**Dataset excerpt**

▼▼▼

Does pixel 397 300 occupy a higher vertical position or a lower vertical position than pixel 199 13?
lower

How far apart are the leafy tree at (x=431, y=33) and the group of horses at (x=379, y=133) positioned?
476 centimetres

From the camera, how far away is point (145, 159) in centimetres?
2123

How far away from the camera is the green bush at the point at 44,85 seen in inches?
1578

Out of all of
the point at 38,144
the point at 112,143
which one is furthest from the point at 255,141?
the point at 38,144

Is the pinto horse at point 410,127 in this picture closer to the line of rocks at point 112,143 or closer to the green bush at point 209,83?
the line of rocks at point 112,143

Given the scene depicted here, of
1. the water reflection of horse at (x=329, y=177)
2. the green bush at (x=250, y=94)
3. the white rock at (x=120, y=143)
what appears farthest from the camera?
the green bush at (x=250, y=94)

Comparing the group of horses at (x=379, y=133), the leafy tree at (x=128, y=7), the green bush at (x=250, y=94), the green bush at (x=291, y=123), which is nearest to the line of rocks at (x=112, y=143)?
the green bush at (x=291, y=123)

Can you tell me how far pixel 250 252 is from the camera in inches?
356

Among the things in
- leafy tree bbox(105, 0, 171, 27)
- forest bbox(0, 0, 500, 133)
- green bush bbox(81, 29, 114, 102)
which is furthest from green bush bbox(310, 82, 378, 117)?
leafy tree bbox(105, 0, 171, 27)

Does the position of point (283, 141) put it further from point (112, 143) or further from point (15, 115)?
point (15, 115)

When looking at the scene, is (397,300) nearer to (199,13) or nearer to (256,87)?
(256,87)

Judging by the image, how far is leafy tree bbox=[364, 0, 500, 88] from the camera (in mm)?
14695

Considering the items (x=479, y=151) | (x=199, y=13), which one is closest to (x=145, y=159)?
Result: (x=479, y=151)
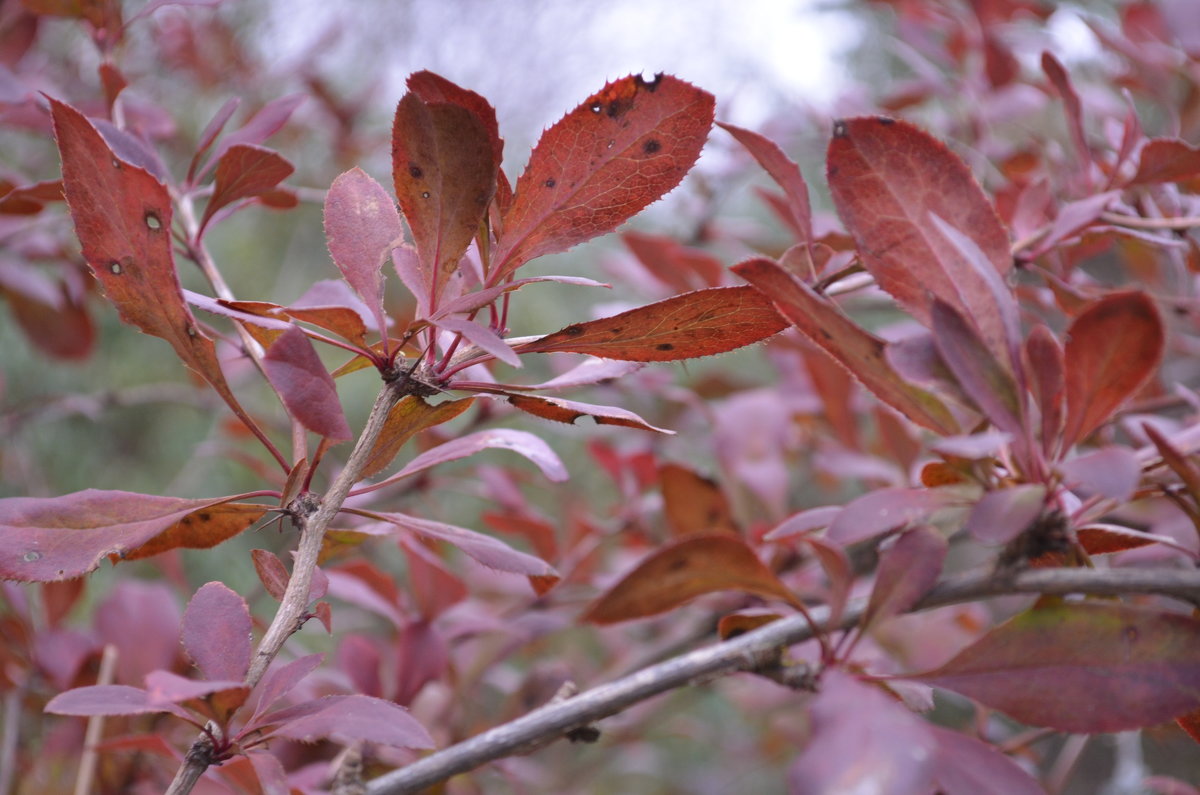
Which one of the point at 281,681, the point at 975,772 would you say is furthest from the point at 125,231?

▲▲▲

**Goal**
Return each line from the material above exactly, but not the pictures.

**Answer to the problem**
Does pixel 397 300 occupy a higher vertical position or a lower vertical position than pixel 199 13?
lower

How far apart are the leafy tree at (x=431, y=33) and the group of horses at (x=379, y=133) positioned?
476 centimetres

From the camera, how far away is point (145, 159) in centimetres?
2123

How far away from the camera is the green bush at the point at 44,85 seen in inches?
1578

Out of all of
the point at 38,144
the point at 112,143
which one is furthest from the point at 255,141?
the point at 38,144

Is the pinto horse at point 410,127 in this picture closer to the line of rocks at point 112,143 or closer to the green bush at point 209,83?
the line of rocks at point 112,143

Given the scene depicted here, of
1. the water reflection of horse at (x=329, y=177)
2. the green bush at (x=250, y=94)
3. the white rock at (x=120, y=143)
what appears farthest from the camera?
the green bush at (x=250, y=94)

Comparing the group of horses at (x=379, y=133), the leafy tree at (x=128, y=7), the green bush at (x=250, y=94), the green bush at (x=291, y=123), which is nearest to the line of rocks at (x=112, y=143)?
the green bush at (x=291, y=123)

Can you tell me how far pixel 250 252 is from the camera in inches?
356

Among the things in
- leafy tree bbox(105, 0, 171, 27)
- forest bbox(0, 0, 500, 133)
- green bush bbox(81, 29, 114, 102)
which is furthest from green bush bbox(310, 82, 378, 117)?
leafy tree bbox(105, 0, 171, 27)

Does the position of point (283, 141) put it further from point (112, 143) or further from point (15, 115)?
point (15, 115)

When looking at the scene, is (397,300) nearer to (199,13) or nearer to (256,87)?
(256,87)

Judging by the image, how far is leafy tree bbox=[364, 0, 500, 88] from the camera (in mm)?
14695

Considering the items (x=479, y=151) | (x=199, y=13), which one is closest to (x=145, y=159)?
Result: (x=479, y=151)
Which one of the point at 281,681, the point at 975,772 would you say is furthest from the point at 125,231?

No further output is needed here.